さらに電池について学ぶ「デンチノイズミ」や電波について学ぶ「デンパノトリデ」でクイズに参加すると、砲台のような装置が備えられた体験展示「シグナルキャッチャー」に参加できる。“空中に飛び交う電磁波ボールをキャッチする”というAR技術を使ったゲームで、「キホンノキ」のまわりに漂う電波をキャッチしていく。「ミリ波」「マイクロ波」「VHF/UHF」など電波の性質と捕まえやすさ、点数などがリンクしていて面白い。すばしっこい電磁波ボールをどんどんキャッチして高得点をねらおう。
ディスカバーゾーン内はスタッフが常駐し、Mulabo!ガイドの操作や体験展示の利用をサポートしてくれるので、小学校中学年以上であれば子どもたちだけで体験展示に参加してもまったく問題ない。しかし、大人でも知らなかった知識や驚きであふれているので、親も「付き添い」の感覚以上に楽しめそうだ。
例えば、エリアの一部にある、村田製作所の技術が体感できる「M's マジックサーカス」は、Mulabo!ガイドがなくても体験できる。
「魔法のねじり棒」は、棒状のコントローラーをねじって、画面にCGで表示される氷が割れる感覚や、風船が割れる感覚のフィードバックが体感できるゲーム。コントローラーに透明の圧電フィルムが埋め込まれており、そこに村田製作所の“ねじり”を感知するセンサ「Picoleaf(ピコリーフ)」が使われている。
もうひとつの「かざしてメロディ」は、手をかざす高さで「かえるの合唱」を演奏するゲーム。物体までの距離を検知する村田製作所の「超音波センサ」を使用している。発信部で超音波を発信し、受信部で手のひらから跳ね返ってきた超音波を受信するしくみだ。
STEM関連の書籍が閲覧できる「シンクゾーン」は、科学好きな子どもの「サードプレイス」
シンボルゾーンの右側に設置されているのは、STEM関連の書籍が閲覧できる「シンクゾーン」だ。村田製作所の社員の意見も取り入れてセレクトされたという科学やエレクトロニクス関連の書籍がずらりと並ぶ。「1 身の回りのふしぎ」「2 オモシロ電気」から「6 プログラミングって何だろう?」「7 もっと知りたい!」まで7つのカテゴリーに分けられている。
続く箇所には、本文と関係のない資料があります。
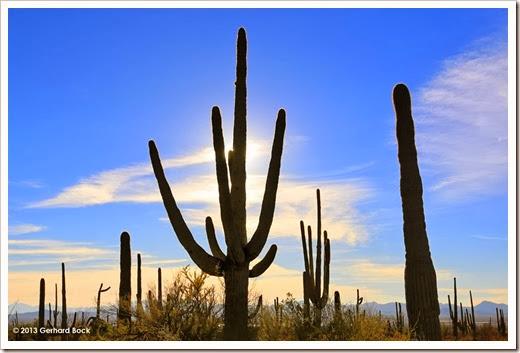 131202_SaguaroNPWest_017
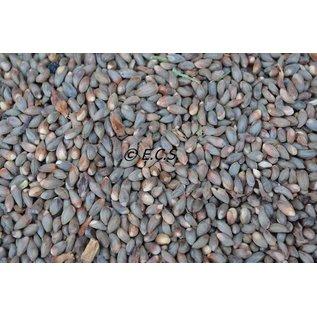 ECS 1kg Mittel Cypress Kiefer Samen
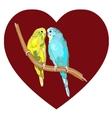 Pair of lovebirds agapornis-fischeri vector image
本はこのシンクゾーン内でのみ閲覧できる。読み終わったら棚に戻すのを忘れないようにしよう。
また、この棚には村田製作所の製作した、自転車に乗ったまま平均台走行ができ、倒れず止まれるロボット「ムラタセイサク君」や、一輪車に乗ってS字平均台走行もできる「ムラタセイコちゃん」、ホイールに乗って集団行動できる「村田製作所チアリーディング部」の実物も展示されている。どれもかわいい見た目だが、体の中には村田製作所のジャイロやセンサー、通信モジュールが数多く使われたロボットたちだ。展示会ではおなじみだが、実物を近くで見る機会は少ないのでぜひ大きさや細部を見て見よう。
シンクゾーンは小学生が興味を持ちそうなSTEM関連の書籍ばかりで、科学好きな子どもにとっては夢のようなスペースだ。このシンクゾーンには予約が必要なく、利用に制限時間もない。繰り返し訪れて満足いくまで科学の本を楽しめそうだ。
また、館内に飲食物の持ち込みはできないが、シンクゾーンにカフェが併設されているので、飲料や軽食は購入できる。電源が使える席もあり、引率の大人に非常にありがたいスペースだ。子どもたちが本に夢中になっている間も大人が余裕を持って待っていられそうだ。
科学の面白さや不思議さを知るきっかけの場作りを目指して
Mulabo!の企画は、2017年に村田製作所のみなとみらいイノベーションセンターの設立の計画と同時に立ち上がったものだという。R&D(研究開発)拠点をみなとみらいに設立するにあたり、1・2階に地域に開かれたパブリックスペースを作ってほしいという自治体からの要請に賛同し、STEM教育に貢献できる施設にしようと考えられたものとのこと。
村田製作所 広報部 ブランド・コミュニケーション課の竹田祥彦氏は、「これまでも東京や横浜に支社はありましたが、こうしたパブリックスペースをオープンするのは全国ではじめてです。みなとみらい21地区という、東京にも近い良い立地に設立できましたので、関東エリアの皆さんや旅行で来られた方にもMulabo!を楽しんでいただきたいと思います」と気軽に立ち寄れる場所をアピール。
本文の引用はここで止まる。